De acordo com estudo da Plural, a venda direta aumentaria em 24,7% os custos logísticos de postos de combustível. “Quando a cadeia de logística das distribuidoras é quebrada, o preço da gasolina e do diesel precisará subir para tapar o buraco de arrecadação dessas empresas [distribuidoras]”, afirma Rebeschini.
Outra consequência da remoção das distribuidoras do processo de venda do etanol, segundo o diretor, seria a queda de qualidade do produto final ao consumidor. “Distribuidoras têm a preocupação com a qualidade. Precisam honrar o nome da marca. Com a venda direta, o etanol não passará pelos centros de distribuição e controle de qualidade dessas empresas. O produto fica exposto”, diz o diretor.
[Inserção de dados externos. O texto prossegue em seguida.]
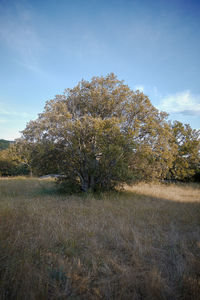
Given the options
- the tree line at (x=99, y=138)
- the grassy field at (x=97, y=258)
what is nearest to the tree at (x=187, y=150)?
the tree line at (x=99, y=138)

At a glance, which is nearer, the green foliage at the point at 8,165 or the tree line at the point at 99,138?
the tree line at the point at 99,138

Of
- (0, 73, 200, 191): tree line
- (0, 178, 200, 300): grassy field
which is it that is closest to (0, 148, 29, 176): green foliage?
(0, 73, 200, 191): tree line

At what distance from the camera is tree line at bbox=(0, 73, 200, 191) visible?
30.6ft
Além disso, Rebeschini afirma que os postos sem bandeira e em localidades próximas às usinas serão os maiores beneficiados pela venda direta. A localização permitiria que eles comprassem o etanol por um preço menor, e o produto final poderá ser vendido por uma tarifa inferior à praticada no mercado.
“É um problema concorrencial. Os postos distantes não poderão vender o produto por um preço semelhante. Os que desejarem utilizar uma distribuidora também precisarão pagar por mais tributos”, diz.
No Senado, o projeto de decreto legislativo 61/2018, de autoria do senador Otto Alencar (PSD/BA), pretende permitir a venda direta de etanol. O projeto tem como justificativa a “crise institucional” causada pelas paralisações de caminhoneiros, em maio de 2018.
“A partir desta nova opção comercial, os produtores passam a competir com as distribuidoras nas vendas diretas. O pleito dos produtores não tem como objetivo a tomada do mercado das distribuidoras e sim a oportunidade de também comercializarem o etanol, sem os atravessadores”, escreve o senador na justificativa do projeto.
Para Rebeschini, a greve os caminhoneiros não tem relação com combustível e “muito menos com o etanol”. “A greve aconteceu por uma mistura de excesso de frotas e crise econômica. Faltou combustível porque os caminhoneiros bloquearam todas as vias de acesso”, afirma.